Leetcode medium
Leetcode::problem find all duplicates in an array
Leetcode ps medium
Leetcode::find all duplicates in an array
- Link : Leetcode:find all duplicates in an array
- Solved, algorithm 42
- level : medium
Problem Description
How to solve
- Cycle Sort
- If there is no duplicated numbers, all numbers will be appeared on nums[i] - 1 position.
- We utilize this fact to solve this problem with cycle sort.
- During iteration, we find ‘nums[i]’s position.
- It can be positioned from nums[i] - 1.
- If there is another number on nums[i]-1, we put this on nums[i] position.
- Then we check if each number is positioned at nums[i]-1.
- If not, they are the ones appeared twice.
- Mark in the input array
- The fact that the input numbers are ranged 1 to n is important.

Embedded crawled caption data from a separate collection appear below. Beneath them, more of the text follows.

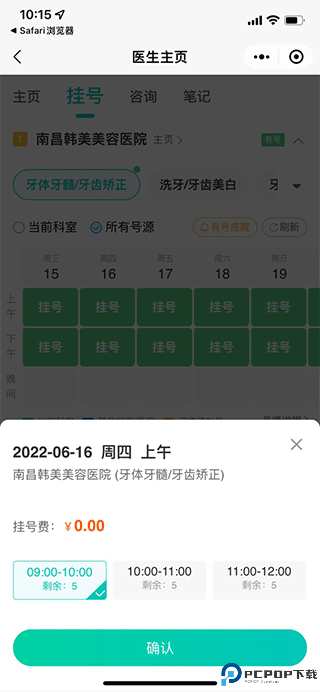 39就医助手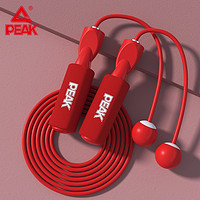 匹克 YW71409 无绳跳绳专业轴承可调长度无计数无绳跳绳球负重成人健身运动体育用品 红色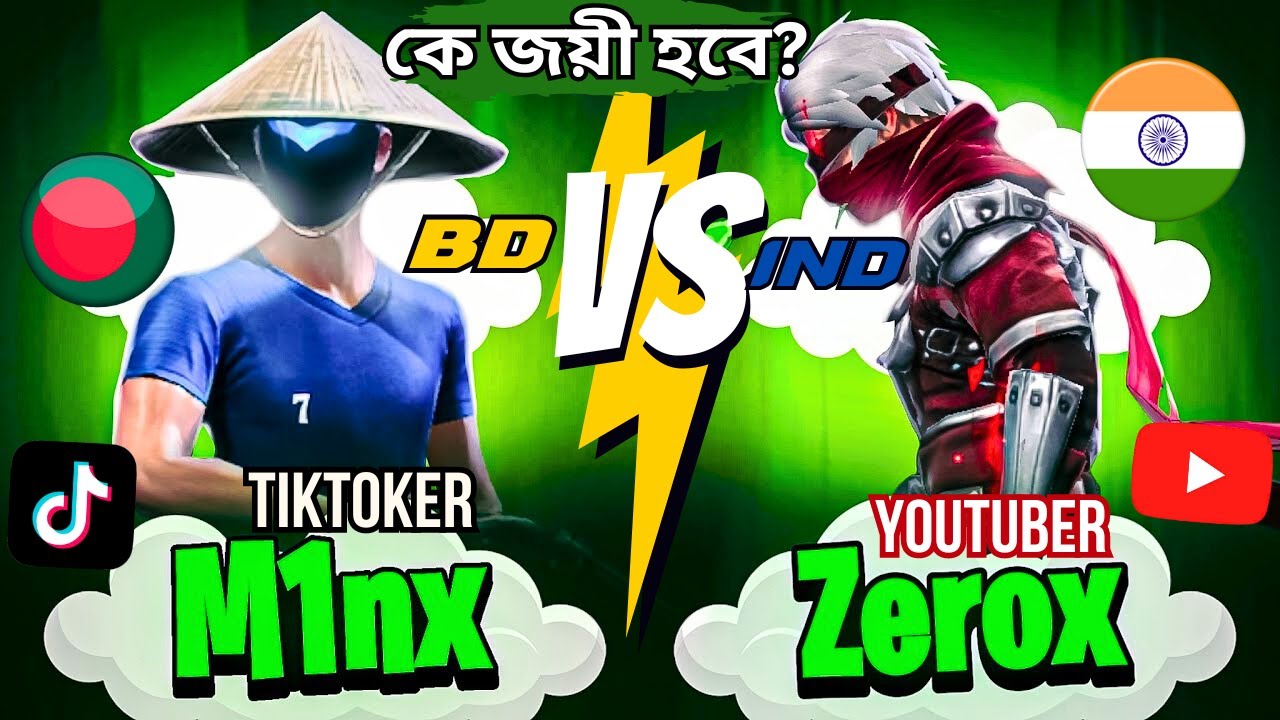 কে জয়ী হবে ? | ZEROX FF VS M1NX | ZEROX FF Vs M1NX: Who Will Win ...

- It means, if there is no duplicated numbers all numbers from 1 to n exist once in the array.
- If we use this fact wisely, we can mark on the input array.
- Specifically, we mark on the ‘nums[i] - 1’ if we encounter ‘nums[i]’.
- If the value is already less than 0, it means it appeared previously.
Big O (Time, Space)
- Cycle Sort
- Time : O(N)
- SPACE : O(1) (except the output array)
- Mark in the input array
- Time : O(N)
- SPACE : O(1) (except the output array)
Code
Cycle Sort
class Solution {
public:
vector<int> findDuplicates(vector<int>& nums) {
int i = 0;
while(i < nums.size()) {
int correctPos = nums[i] - 1;
if (nums[correctPos] != nums[i]) {
swap(nums[correctPos], nums[i]);
} else i++;
}
vector<int> ans;
for (int i = 0; i < nums.size(); i++) {
if (nums[i] != i + 1) ans.push_back(nums[i]);
}
return ans;
}
};
Mark in the input array
class Solution {
public:
vector<int> findDuplicates(vector<int>& nums) {
vector<int> ans;
for(auto num : nums) {
int id = abs(num) - 1;
if (nums[id] < 0) ans.push_back(abs(num));
else {
nums[id] *= -1;
}
}
return ans;
}
};